Monday, May. 31, 1954
The New Pictures
Three Coins in the Fountain (20th Century-Fox) is another CinemaScope travelogue--this time making a wide-screen tour through Italy. Completely dwarfed by spectacular shots of Venice, Tivoli and Rome is a feeble little plot about a trio of American girls who spend a tedious 102 minutes getting their men: Dorothy McGuire wins Novelist Clifton Webb (wearing a henna rinse); sultry Jean Peters gets a sure-enough Italian, Rossano Brazzi; Maggie McNamara captures Prince Charming in the person of Louis Jourdan. Why any of the six is so set on marrying any of the others is never satisfactorily explained.
Hollywood should re-examine the film before exporting it to Europe, where it may set back Western amity by 20 years. Two of the girls work as secretaries in a U.S. Government agency which, as a matter of policy, seems to regard most Italians as strictly colonial inferiors. When Actress Peters starts to run around with Actor Brazzi, who plays a lowly Italian translator, her boss and his wife react as if she were bound on miscegenation in the Deep South. But the film is pretty, even if peopled by dunces.
The French Line (RKO Radio) is long on notoriety and short on entertainment. It begins with a tame striptease by Jane Russell (she ducks behind furniture as she takes it off) and closes with a bump-and-grind dance that shocked both the Breen office and the Legion of Decency, though it is more notable for poor taste than salaciousness. These two low points of the picture are connected by a limp story line that once again asks the burning question: How can a U.S. millionheiress be sure that she is loved for herself and not for her millions?

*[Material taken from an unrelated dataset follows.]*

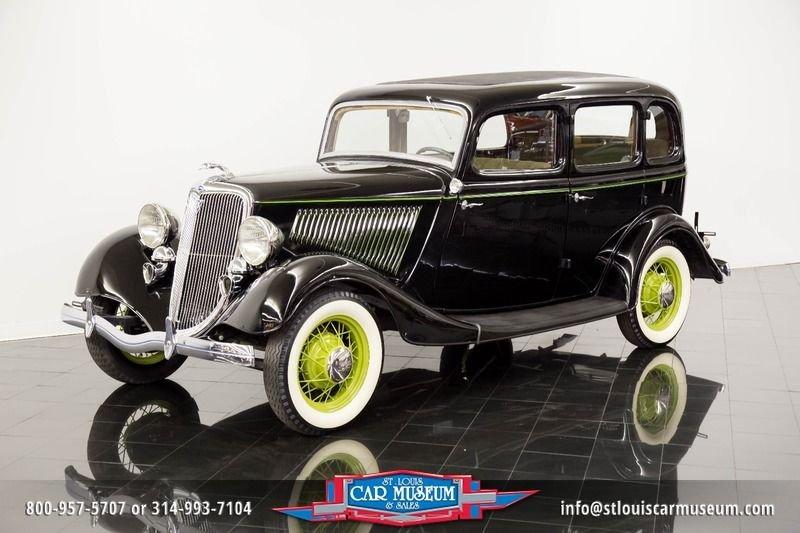 1934 ford model 40 40 deluxe 4 door sedan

Gilbert Roland supplies the answer with a French accent.
Man with a Million (Rank; United Artists) is borrowed from a Mark Twain short story that dealt entertainingly with the fabled eccentricity of the British and the equally well-known resourcefulness of Americans. The film is an Anglo-American enterprise, directed by Ronald (The Promoter} Neame, written by Jill Craigie (wife of M.P. Michael Foot), and starring Hollywood's veteran Gregory Peck.
Actor Peck is cast as a jobless U.S. clerk who falls victim in London to a wonderfully impractical joke. Two rich British brothers have made a wager: one bets that a man with no other resources could live for a month on the credit he could cadge simply by flashing a legitimate million-pound note; the other bets that he would sooner or later have to cash the bill. Peck is picked, and told that if he succeeds he can name any job he wants.
Accepting, Peck eats a hearty meal in a restaurant and then beckons the proprietor. "I'm awfully sorry," he murmurs casually, "but I don't have anything smaller." It works. It works again with an expensive tailor and again at a fashionable club. Reporters rush to interview the "vest-pocket millionaire." Heiresses of ancient lineage come to squeal like pigs in clover and an old friend shows up with a "sure thing"--a gold mine guaranteed to make millions later for thousands now. It all moves along amusingly--until the hero discovers that he has lost his million-pound note.
The trouble with the picture is that the moviegoer may really think for a minute there is going to be an unhappy ending. It is intended as farce but played like drama: the Lincolnesque leading man winds up for each line as lugubriously as if he were trying to split rails instead of fracture the audience.
Men of the Fighting Lady (MGM) has moments as fiery and explosive as a bomb rack loaded with napalm. Put together from two Satevepost articles (by James Michener and Commander Harry Burns), the film takes a documentary look at a carrier-based jet squadron engaged in daily and seemingly profitless strafings of a North Korean railway junction. But when it struggles with its own pet moral problem ("No man is an island," etc.), the pace rapidly falls off from jet propulsion to a soporific amble.
Louis Calhern and Walter Pidgeon do most of the slowpoke moralizing. The action is in the capable hands of Frank Lovejoy, Keenan Wynn, Van Johnson and Newcomer Dewey Martin. Wynn is excellent as a retread veteran who wants to come out of the war with honor, but alive, and is therefore fated for an early death --shown in an appalling sequence, taken from official Government film, of the crash of a plane on a flight deck.
Actors Johnson and Martin ably handle the second thrill sequence: the guiding to safety of a pilot who has been blinded by antiaircraft fire. Director Andrew Marton wisely keeps the wisecracks to a minimum, while the Ansco Color and a skillful interlarding of Defense Department film give moviegoers the illusion of knowing exactly what it was like to make a bombing run on Wongsang-ni.